Would you find each line in the entries below with the string "VALLEY" and copy it?

### MATERIAL SHOWN
┌──
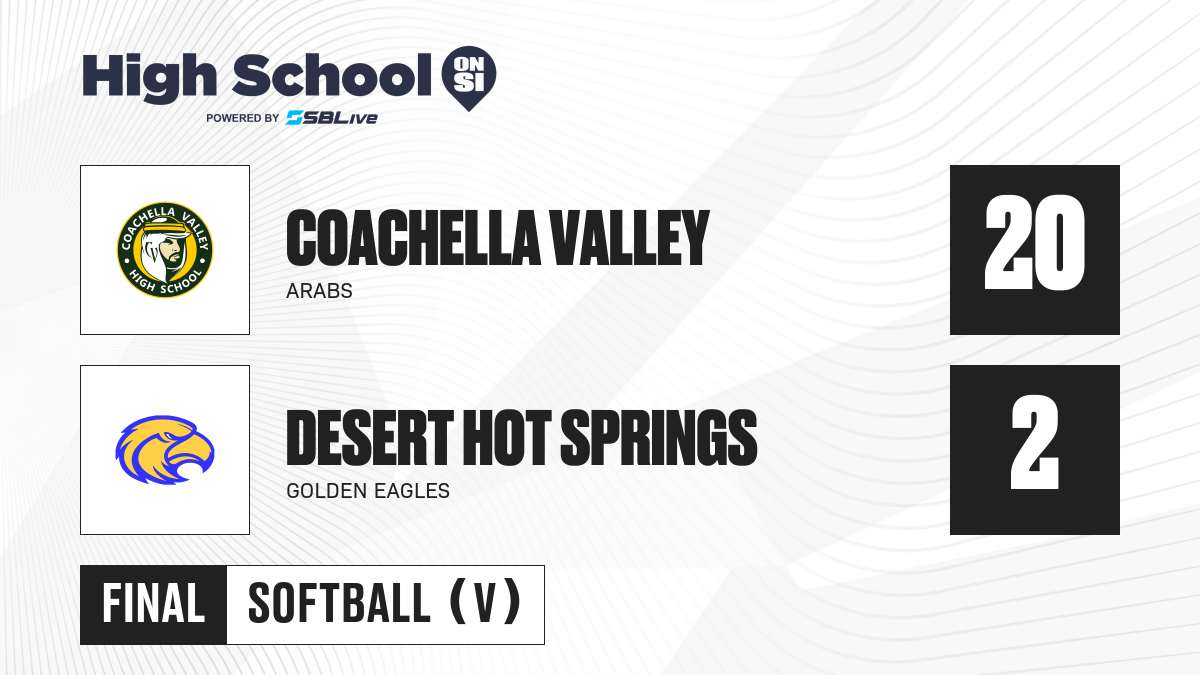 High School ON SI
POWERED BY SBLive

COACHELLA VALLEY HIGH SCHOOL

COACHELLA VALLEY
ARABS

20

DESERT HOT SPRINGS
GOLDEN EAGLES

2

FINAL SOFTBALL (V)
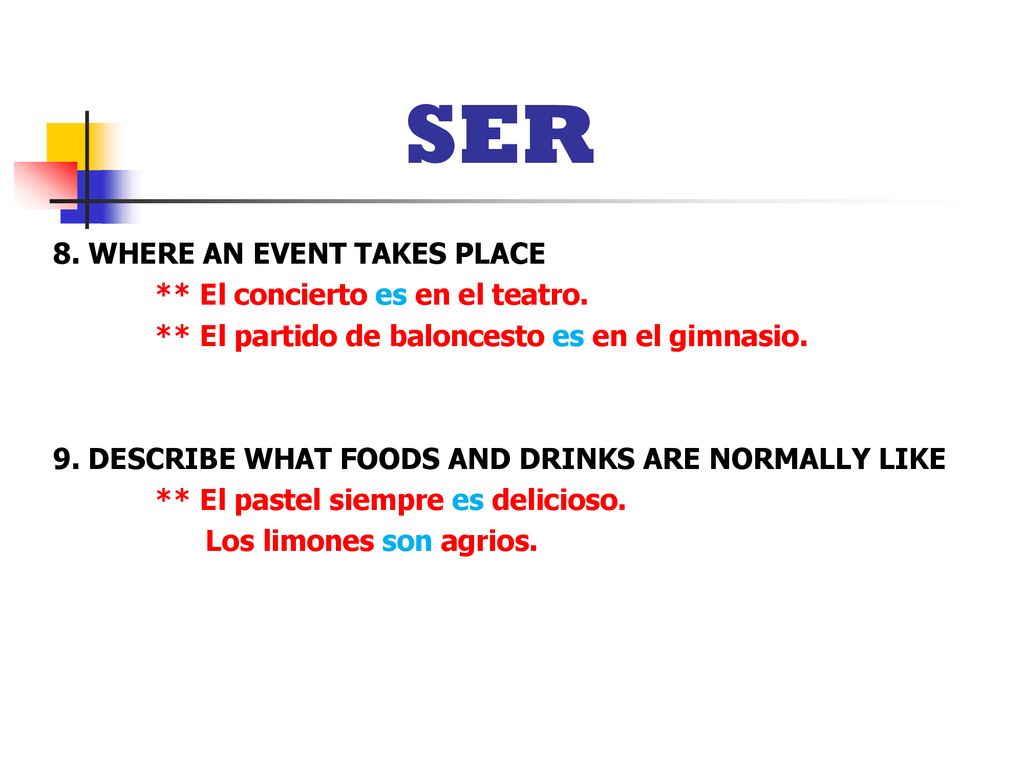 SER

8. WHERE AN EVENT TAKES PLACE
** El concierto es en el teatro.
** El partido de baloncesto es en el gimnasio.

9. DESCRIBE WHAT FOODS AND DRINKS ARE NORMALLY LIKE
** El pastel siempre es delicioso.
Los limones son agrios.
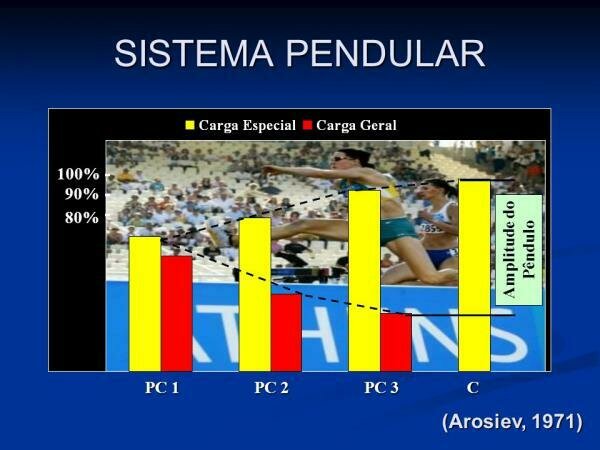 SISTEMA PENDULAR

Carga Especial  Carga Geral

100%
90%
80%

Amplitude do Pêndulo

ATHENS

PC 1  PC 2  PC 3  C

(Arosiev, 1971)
└──
┌──
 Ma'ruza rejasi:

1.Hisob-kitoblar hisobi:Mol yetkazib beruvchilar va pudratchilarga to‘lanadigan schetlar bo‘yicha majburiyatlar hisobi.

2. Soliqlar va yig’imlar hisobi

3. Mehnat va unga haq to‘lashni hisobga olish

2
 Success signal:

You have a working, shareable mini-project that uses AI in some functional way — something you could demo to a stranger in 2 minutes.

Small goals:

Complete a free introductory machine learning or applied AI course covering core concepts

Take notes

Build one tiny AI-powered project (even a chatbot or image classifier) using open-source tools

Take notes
└──
### RESPONSE FOR THIS EXERCISE
COACHELLA VALLEY HIGH SCHOOL
COACHELLA VALLEY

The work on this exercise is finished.